Getting stuck between two answers

    • March 29, 2016 at 1:58 pm #1633
      tanika89
      Participant

      Hi,

      I am having trouble picking the best answer when I get down to the two answer choices after eliminating obvious wrong answers. Any tips on how to pick the best answer(correct answer) when I am stuck between two choices?

    • March 30, 2016 at 11:33 am #1641
      Mike Kim
      Keymaster

      Hey Tanika —

      I promise to answer your q more specifically in just a bit (and if you get bored by the following, or find that it’s stuff that you already know, or that it’s stuff that isn’t relevant to your concerns, feel free to skip ahead at any point to the bolded “advice…stuck” headline) — but first…

      I’d love to just a little bit about why you might get stuck between two answer choices.

      You can split up the issues into two main baskets —

      One, you are stuck because there are two attractive answer choices.

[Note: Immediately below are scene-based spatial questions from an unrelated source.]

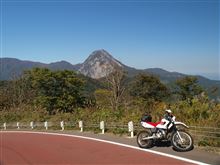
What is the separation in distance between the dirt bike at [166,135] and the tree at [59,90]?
42554 mm

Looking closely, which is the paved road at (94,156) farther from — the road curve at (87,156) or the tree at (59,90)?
the tree at (59,90)

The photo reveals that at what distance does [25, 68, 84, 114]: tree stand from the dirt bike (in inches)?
1675

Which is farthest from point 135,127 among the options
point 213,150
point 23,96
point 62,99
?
point 23,96

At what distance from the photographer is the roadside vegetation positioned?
19.5 m

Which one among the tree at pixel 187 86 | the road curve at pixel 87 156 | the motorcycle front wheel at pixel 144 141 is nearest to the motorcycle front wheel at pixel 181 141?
the road curve at pixel 87 156

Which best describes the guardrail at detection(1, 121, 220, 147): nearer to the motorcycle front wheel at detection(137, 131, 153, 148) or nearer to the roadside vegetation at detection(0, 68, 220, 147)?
the roadside vegetation at detection(0, 68, 220, 147)

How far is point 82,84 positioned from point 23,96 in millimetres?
13831

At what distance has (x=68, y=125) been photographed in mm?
29688

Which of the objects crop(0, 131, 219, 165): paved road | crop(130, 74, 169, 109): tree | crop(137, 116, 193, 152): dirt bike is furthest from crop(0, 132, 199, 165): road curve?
crop(130, 74, 169, 109): tree

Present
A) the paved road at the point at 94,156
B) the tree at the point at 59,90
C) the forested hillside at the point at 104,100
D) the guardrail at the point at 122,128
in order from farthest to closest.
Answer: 1. the tree at the point at 59,90
2. the forested hillside at the point at 104,100
3. the guardrail at the point at 122,128
4. the paved road at the point at 94,156

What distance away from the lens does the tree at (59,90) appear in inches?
2341

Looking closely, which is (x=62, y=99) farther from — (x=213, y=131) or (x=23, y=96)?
(x=213, y=131)

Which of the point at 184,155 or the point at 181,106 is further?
the point at 181,106

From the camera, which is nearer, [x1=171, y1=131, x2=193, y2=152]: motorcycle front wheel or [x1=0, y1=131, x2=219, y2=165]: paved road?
[x1=0, y1=131, x2=219, y2=165]: paved road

      Two, you are stuck because you weren’t as strong as you could have been at the various processes you went through before you got to those answer choices — that is, getting stuck is a symptom of your problems, rather than the cause.

      In my experience, the second of those two possibilities is the much more important and common concern for most students. That doesn’t mean it’s the case for you, and I encourage you not to take my word for it, and to see if this is true for you too — I suggest all this because I think that the very act of thinking about it and evaluating where things went wrong for you is great for your prep.

      A different way to think about the situation is — imagine that you did slightly misunderstand a conclusion, or the support, or the task, or whatever — how would you know this happened? Unfortunately, there aren’t many barometers until you get to the answer choices — struggling with the answer choices is commonly the first chance you have to recognize you had any problems beforehand.

      Okay, so why am I telling you all this and, if you do feel this is relevant to you, what can you take away from it?

      First, recognize that, long term, the best thing to do about getting stuck between two answer choices is to work to get better and better at avoiding the situation in the first place —

      Expect that as you get better at different parts of the process for LR, LG, and RC, these situations should happen less and less — and…

      When you do get stuck between choices, during your review, try to go as “upstream” as possible in your assessment — that is, try to figure out as best you can the earliest points at which things started to go awry for you (“Oh, I didn’t really understand the conclusion as clearly as I should have, or oh, my understanding of the flaw wasn’t exactly on point,” or, “if I focused on thinking about the q a certain way, I wouldn’t have been attracted to that choice,” etc.) and work to address those concerns.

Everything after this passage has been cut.